At 3200 feet across and 600 feet high this zip is enough to make anyone’s stomach turn.

3200 feet across

looks like ants

I worried about this adventure for weeks.

Sunday morning arrived and I geared up with the rest of our group. To calm my nerves I took long, slow deep breaths, paid attention to my thoughts and tried to think positively.

When one of the guides started offering me stress management tips, I laughed. “I teach stress management for a living!” I said. He laughed. I finally relaxed.

Our guide checked and double-checked our gear. I heard “Zip ready” come through the walkie-talkie indicating that the guides waiting across the mountain were ready for our arrival.

I exhaled my last breath on the platform as the guide then shouted, “3, 2, 1 ZIP AWAY!”

My feet left from the platform and I curled up into my cannonball (for aerodynamics).

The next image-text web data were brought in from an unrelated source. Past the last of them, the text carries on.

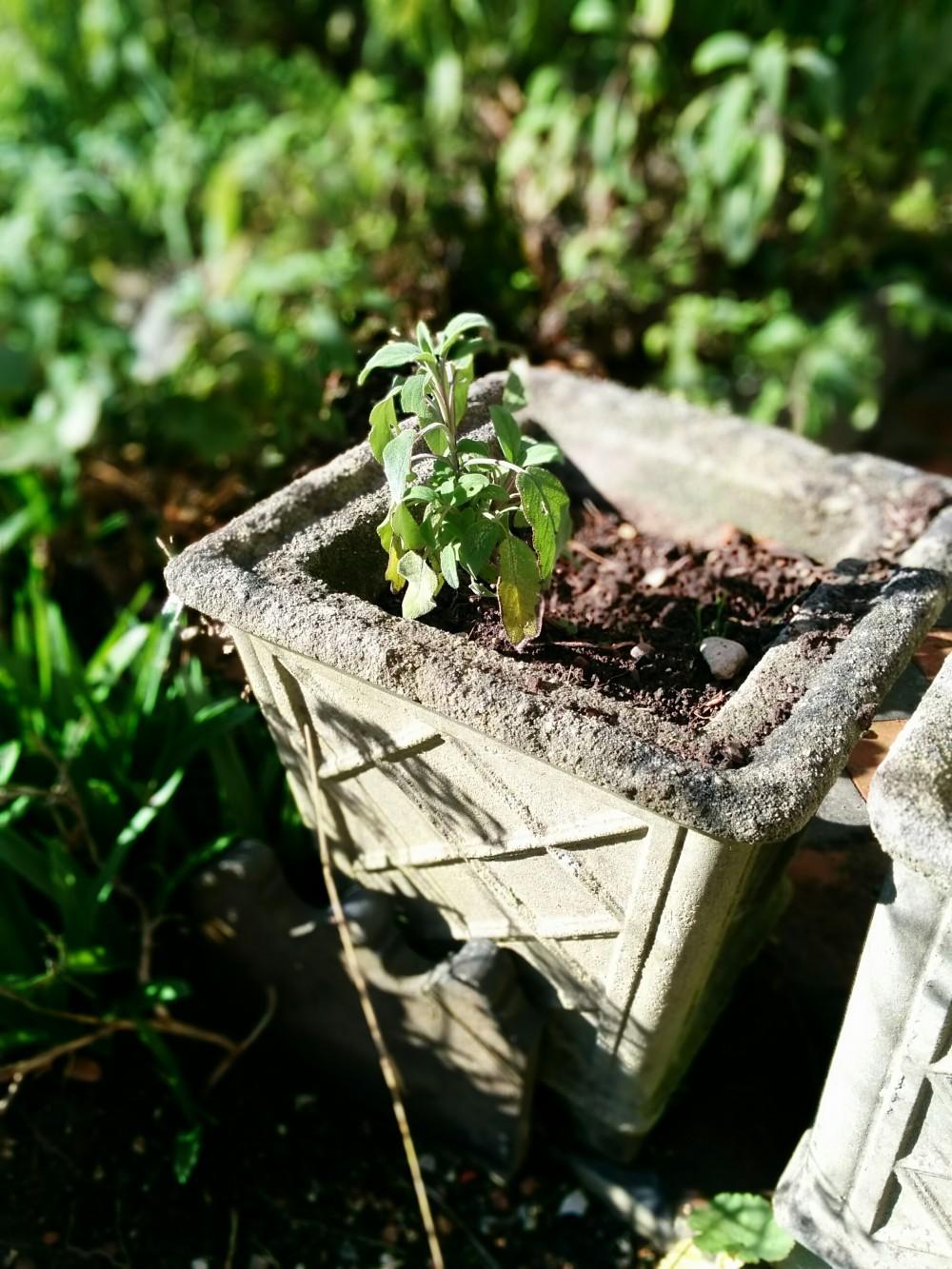 garden planter / eastbourne garden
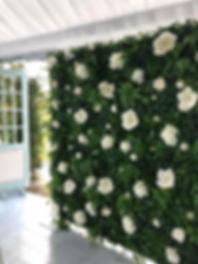 Green Queen Botanical Backdrops Flower W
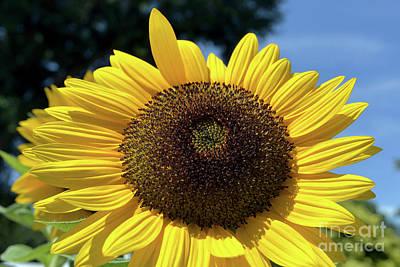 Kitchen Mark Rogan - Sunflower 1997a by Terri Winkler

I kept breathing, slowly turning my head to catch the view. About a minute later my feet were once again on solid ground ¾ of a mile away.

As soon as my feet rested on the platform, my fears disappeared.


What have I learned about fear over the years?

  • It’s exhausting. Worrying is mentally exhausting. Fear is necessary, but spending the amount of time I sometimes spend is often a waste of energy.
  • We build confidence (and learn a lot!) by doing. You cannot build confidence sitting home on your couch thinking about doing things. You have to do them.
  • Mind vs body is a terrific struggle. Deep down I knew I would be ok. I used my breath to settle my thoughts and my stomach and I did feel better. Your body, my body, our bodies are so much stronger that we think or treat them. Knowing how to control your thoughts and have more faith in your physical self is an incredible feeling.
  • Feel the fear. Zipping comes with risk. My fear allowed me to collect data and determine whether or not I wanted to participate. Fear gives me an energy boost, I feel both excited and nervous. I honestly believe “You will be stronger when this is over”.

Stacey and Eric Zip
Over the years I’ve tested my strength – mentally and physically – by running marathons, hiking through the Grand Canyon, and participating in a firewalk. For this adrenaline junkie I actually love the feeling of fear. It means I’m on to something extraordinary, and if I can get myself through it I know I will come out stronger on the other side. I always feel as though “I can do anything.”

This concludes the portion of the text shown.